[Date Prev][Date Next][Thread Prev][Thread Next][Date Index][Thread Index]

Re: Parsing Scheme [was Re: strings draft]




    > From: tb@xxxxxxxxxx (Thomas Bushnell, BSG)

    > Tom Lord <lord@xxxxxxx> writes:

    > > On the other hand, if [a], [b], and [c] are all portable, equivalent,
    > > standard Scheme programs -- then in Turkish implementations,
    > > CHAR-UPCASE, CHAR-DOWNCASE and friends must behave in a linguistically
    > > odd manner.  

    > Not true!  

    > You can make [a], [b], and [c] all do the Right Thing, and not even
    > *have* CHAR-UPCASE or CHAR-DOWNCASE at all!

    > What they require is string-ci=? to behave Properly, in the contexts
    > where the Scheme reader uses it.

CHAR-UPCASE and CHAR-DOWNCASE are mandatory and STRING-CI=? is defined
in terms of CHAR-CI=?

If [a], [b], and [c] are all portable, equivalent, standard Scheme
programs then this portable, standard program:


    (let loop ((c (read-char)))
      (if (not eof-object? c)
          (begin
            (display (char-downcase c))
            (loop (read-char)))))

must be able to read any one of them and write as output a scheme
program with identical meaning, at _least_ if the resulting program is
read by the same implementation running the conversion.

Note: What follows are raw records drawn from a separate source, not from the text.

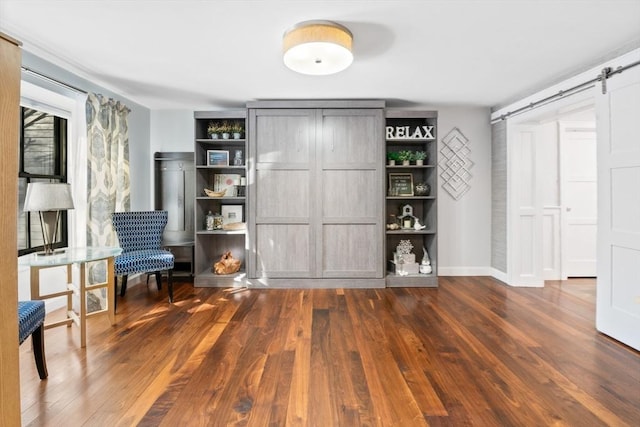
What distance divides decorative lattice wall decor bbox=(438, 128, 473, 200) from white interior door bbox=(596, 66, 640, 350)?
6.25 feet

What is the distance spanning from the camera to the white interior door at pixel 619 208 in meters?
2.61

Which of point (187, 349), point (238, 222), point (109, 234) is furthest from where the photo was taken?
point (238, 222)

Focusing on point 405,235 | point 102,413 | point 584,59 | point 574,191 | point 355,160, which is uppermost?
point 584,59

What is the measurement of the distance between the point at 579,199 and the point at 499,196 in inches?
47.8

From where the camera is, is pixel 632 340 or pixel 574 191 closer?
pixel 632 340

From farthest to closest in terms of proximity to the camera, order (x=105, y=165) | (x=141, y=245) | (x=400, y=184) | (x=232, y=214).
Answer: (x=232, y=214)
(x=400, y=184)
(x=141, y=245)
(x=105, y=165)

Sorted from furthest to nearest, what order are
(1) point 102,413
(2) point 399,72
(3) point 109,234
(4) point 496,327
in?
(3) point 109,234 → (2) point 399,72 → (4) point 496,327 → (1) point 102,413

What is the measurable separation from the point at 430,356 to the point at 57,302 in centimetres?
356

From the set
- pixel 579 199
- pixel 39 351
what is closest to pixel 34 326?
pixel 39 351

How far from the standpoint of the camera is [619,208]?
273cm

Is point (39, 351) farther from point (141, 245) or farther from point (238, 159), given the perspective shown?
point (238, 159)

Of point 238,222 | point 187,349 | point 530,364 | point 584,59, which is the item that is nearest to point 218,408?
point 187,349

There are two choices.   Either that program is permitted to convert
[b] and [c] into something other than [a] (such as by including some
dotless i's in the output) or it must convert [b] and [c] to [a].

In the latter case, CHAR-DOWNCASE behaves in a linguistically odd for
Turkish speakers because it either converts #\I to #\i or #\I to #\I.

In the former case, the Turkish implementation must provide that:

	(char-ci=? dotless-i #\i)

which is again, linguistically odd.

    > The question the reader needs to ask is "are these sequences of
    > characters the same identifier".  

Yes, and in R5RS that means "Are the constiuent characters of the identifier
equal in a case independent sense?"   The rest follows from that.

You say R5RS should not define identifier equivalence that way:

    > > I'm not so sure that that's terrible (and my proposals
    > > for R6RS reflect that assessment): those procedures are doomed to
    > > behave in a linguistically odd manner for a substantial number of
    > > reasons, in many other contexts besides Turkish implementations.

    > So punt them.  CHAR-UPCASE and CHAR-DOWNCASE are entirely unnecessary,
    > and since they cannot be sensibly implemented, and are entirely
    > unneeded, drop them!

The character casemappings would still need to be defined to specify
Scheme.  Reifying that definition into Scheme in the form of those
procedures is only natural.



    > > Rather, I propose that the standard character procedures be explicitly
    > > related to both the syntax of portable standard Scheme and the syntax
    > > of particular implementations.  For example, R6RS should require that:

    > > 	(char-downcase #\I) => #\i

    > Why?  R6RS should not have char-downcase at all.

The standard would still need to specify CHAR-DOWNCASE.   It would
still need to be possible to write portable CHAR-DOWNCASE with
whatever machinery the standard did provide.   There is no good reason
not to stick to the simple route of simply directly reifying
CHAR-DOWNCASE into Scheme.   There is a very good reason to do so:  so
that portable programs can accurately manipulate non-portable source texts.

-t